- **Job**: Copy out every entry below word for word, leaving out the pictures.

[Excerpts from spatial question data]
┏━━
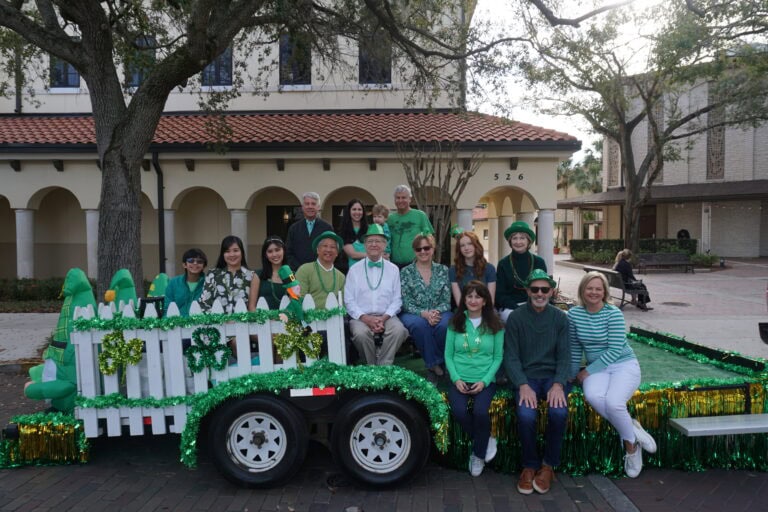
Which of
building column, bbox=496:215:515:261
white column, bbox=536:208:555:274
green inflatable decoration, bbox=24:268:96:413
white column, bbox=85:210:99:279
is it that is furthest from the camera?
building column, bbox=496:215:515:261

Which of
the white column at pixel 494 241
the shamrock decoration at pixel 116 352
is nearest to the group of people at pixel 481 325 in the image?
the shamrock decoration at pixel 116 352

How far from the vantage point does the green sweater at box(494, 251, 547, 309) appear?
17.3ft

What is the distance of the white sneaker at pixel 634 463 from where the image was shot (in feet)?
12.9

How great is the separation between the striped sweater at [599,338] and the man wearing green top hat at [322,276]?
203 centimetres

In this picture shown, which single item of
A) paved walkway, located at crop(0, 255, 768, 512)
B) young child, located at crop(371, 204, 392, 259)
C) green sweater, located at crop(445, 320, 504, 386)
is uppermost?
young child, located at crop(371, 204, 392, 259)

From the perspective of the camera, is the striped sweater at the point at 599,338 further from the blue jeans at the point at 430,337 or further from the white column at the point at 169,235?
the white column at the point at 169,235

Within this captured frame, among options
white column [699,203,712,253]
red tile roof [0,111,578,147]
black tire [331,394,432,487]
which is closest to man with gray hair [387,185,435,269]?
black tire [331,394,432,487]

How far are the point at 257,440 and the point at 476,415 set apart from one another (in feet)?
5.12

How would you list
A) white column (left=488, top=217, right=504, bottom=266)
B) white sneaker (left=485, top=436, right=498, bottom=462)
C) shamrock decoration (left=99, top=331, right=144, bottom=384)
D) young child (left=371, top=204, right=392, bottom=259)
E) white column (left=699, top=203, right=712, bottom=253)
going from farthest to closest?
white column (left=699, top=203, right=712, bottom=253)
white column (left=488, top=217, right=504, bottom=266)
young child (left=371, top=204, right=392, bottom=259)
white sneaker (left=485, top=436, right=498, bottom=462)
shamrock decoration (left=99, top=331, right=144, bottom=384)

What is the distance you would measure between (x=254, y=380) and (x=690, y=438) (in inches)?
131

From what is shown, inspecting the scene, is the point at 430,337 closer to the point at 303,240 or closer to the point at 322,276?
the point at 322,276

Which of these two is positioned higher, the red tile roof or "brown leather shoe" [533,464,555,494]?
the red tile roof

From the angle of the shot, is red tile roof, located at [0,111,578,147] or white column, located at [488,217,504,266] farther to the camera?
white column, located at [488,217,504,266]

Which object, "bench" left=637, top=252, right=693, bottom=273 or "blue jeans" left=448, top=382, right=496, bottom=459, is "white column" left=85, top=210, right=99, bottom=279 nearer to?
"blue jeans" left=448, top=382, right=496, bottom=459
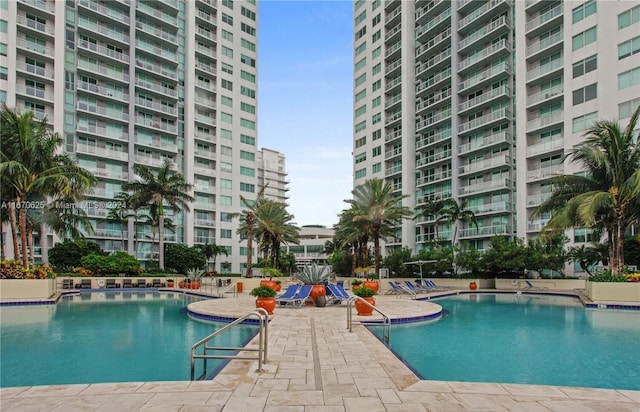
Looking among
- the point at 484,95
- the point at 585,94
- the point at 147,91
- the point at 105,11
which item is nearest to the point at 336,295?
the point at 585,94

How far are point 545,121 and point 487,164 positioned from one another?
753 centimetres

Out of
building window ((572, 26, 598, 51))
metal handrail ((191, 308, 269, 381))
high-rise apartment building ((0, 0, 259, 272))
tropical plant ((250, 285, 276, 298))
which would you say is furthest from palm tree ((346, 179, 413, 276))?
metal handrail ((191, 308, 269, 381))

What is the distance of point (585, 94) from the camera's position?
1471 inches

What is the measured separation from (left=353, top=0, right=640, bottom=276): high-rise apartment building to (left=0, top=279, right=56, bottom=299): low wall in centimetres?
3393

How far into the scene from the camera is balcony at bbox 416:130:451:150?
53.0 metres

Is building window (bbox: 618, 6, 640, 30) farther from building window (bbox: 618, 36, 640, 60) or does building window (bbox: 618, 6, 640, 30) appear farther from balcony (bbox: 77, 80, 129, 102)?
balcony (bbox: 77, 80, 129, 102)

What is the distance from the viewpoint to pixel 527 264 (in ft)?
106

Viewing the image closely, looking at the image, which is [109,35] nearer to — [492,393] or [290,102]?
[290,102]

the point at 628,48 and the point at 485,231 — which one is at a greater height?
the point at 628,48

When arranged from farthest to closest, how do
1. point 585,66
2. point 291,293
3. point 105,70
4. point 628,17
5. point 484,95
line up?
point 105,70
point 484,95
point 585,66
point 628,17
point 291,293

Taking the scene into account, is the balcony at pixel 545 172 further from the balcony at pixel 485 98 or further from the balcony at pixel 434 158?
the balcony at pixel 434 158

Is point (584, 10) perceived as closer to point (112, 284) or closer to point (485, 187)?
point (485, 187)

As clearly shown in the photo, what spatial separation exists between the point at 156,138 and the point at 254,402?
180 ft

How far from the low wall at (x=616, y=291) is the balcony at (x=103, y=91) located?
┗━━
- **Output of the task**:
Which of
building column, bbox=496:215:515:261
white column, bbox=536:208:555:274
green inflatable decoration, bbox=24:268:96:413
white column, bbox=85:210:99:279
is it that is furthest from the camera?
building column, bbox=496:215:515:261

Which of
the white column at pixel 494 241
the shamrock decoration at pixel 116 352
is nearest to the group of people at pixel 481 325 in the image?
the shamrock decoration at pixel 116 352

How far from the vantage point does the green sweater at box(494, 251, 547, 309) appear?
17.3ft

What is the distance of the white sneaker at pixel 634 463 from where the image was shot (in feet)?
12.9

How great is the separation between the striped sweater at [599,338] and the man wearing green top hat at [322,276]?
203 centimetres

In this picture shown, which single item of
A) paved walkway, located at crop(0, 255, 768, 512)
B) young child, located at crop(371, 204, 392, 259)
C) green sweater, located at crop(445, 320, 504, 386)
is uppermost?
young child, located at crop(371, 204, 392, 259)

From the perspective of the camera, is the striped sweater at the point at 599,338 further from the blue jeans at the point at 430,337 or further from the white column at the point at 169,235?
the white column at the point at 169,235

Within this captured frame, among options
white column [699,203,712,253]
red tile roof [0,111,578,147]
black tire [331,394,432,487]
which is closest to man with gray hair [387,185,435,269]?
black tire [331,394,432,487]

How far are the point at 257,440 and the point at 476,415 set apart from one another (in feet)?
5.12

How would you list
A) white column (left=488, top=217, right=504, bottom=266)
B) white sneaker (left=485, top=436, right=498, bottom=462)
C) shamrock decoration (left=99, top=331, right=144, bottom=384)
D) young child (left=371, top=204, right=392, bottom=259)
E) white column (left=699, top=203, right=712, bottom=253)
going from farthest to closest?
white column (left=699, top=203, right=712, bottom=253)
white column (left=488, top=217, right=504, bottom=266)
young child (left=371, top=204, right=392, bottom=259)
white sneaker (left=485, top=436, right=498, bottom=462)
shamrock decoration (left=99, top=331, right=144, bottom=384)

What is the distance you would measure between (x=254, y=380) and (x=690, y=438) (in inches)?
131

From what is shown, inspecting the scene, is the point at 430,337 closer to the point at 303,240 or closer to the point at 322,276?
the point at 322,276

Which of these two is positioned higher, the red tile roof or "brown leather shoe" [533,464,555,494]?
the red tile roof

From the angle of the shot, is red tile roof, located at [0,111,578,147] or white column, located at [488,217,504,266] farther to the camera?
white column, located at [488,217,504,266]

Which object, "bench" left=637, top=252, right=693, bottom=273 or "blue jeans" left=448, top=382, right=496, bottom=459, is "white column" left=85, top=210, right=99, bottom=279 nearer to?
"blue jeans" left=448, top=382, right=496, bottom=459
Looking among
- the point at 484,95
- the point at 585,94
- the point at 147,91
- the point at 105,11
which item is nearest to the point at 336,295?
the point at 585,94

How far are point 545,121 and point 487,164 positioned from one another?
753 centimetres

Out of
building window ((572, 26, 598, 51))
metal handrail ((191, 308, 269, 381))
high-rise apartment building ((0, 0, 259, 272))
tropical plant ((250, 285, 276, 298))
which would you say is furthest from palm tree ((346, 179, 413, 276))?
metal handrail ((191, 308, 269, 381))

What is the distance of point (585, 94) from the camera's position?
1471 inches

What is the measured separation from (left=353, top=0, right=640, bottom=276): high-rise apartment building to (left=0, top=279, right=56, bottom=299): low wall in centimetres?
3393

How far into the scene from the camera is balcony at bbox 416:130:451:150?
53.0 metres

Is building window (bbox: 618, 6, 640, 30) farther from building window (bbox: 618, 36, 640, 60) or does building window (bbox: 618, 6, 640, 30) appear farther from balcony (bbox: 77, 80, 129, 102)?
balcony (bbox: 77, 80, 129, 102)

What is the distance from the viewpoint to pixel 527 264 (in ft)?
106

Viewing the image closely, looking at the image, which is [109,35] nearer to — [492,393] or [290,102]?
[290,102]

the point at 628,48 and the point at 485,231 — which one is at a greater height?
the point at 628,48

When arranged from farthest to closest, how do
1. point 585,66
2. point 291,293
3. point 105,70
4. point 628,17
5. point 484,95
line up?
point 105,70
point 484,95
point 585,66
point 628,17
point 291,293

Taking the scene into account, is the balcony at pixel 545 172 further from the balcony at pixel 485 98 or further from the balcony at pixel 434 158?
the balcony at pixel 434 158

Is point (584, 10) perceived as closer to point (112, 284) or closer to point (485, 187)?
point (485, 187)

As clearly shown in the photo, what spatial separation exists between the point at 156,138 and the point at 254,402?
180 ft

How far from the low wall at (x=616, y=291) is the balcony at (x=103, y=91) located?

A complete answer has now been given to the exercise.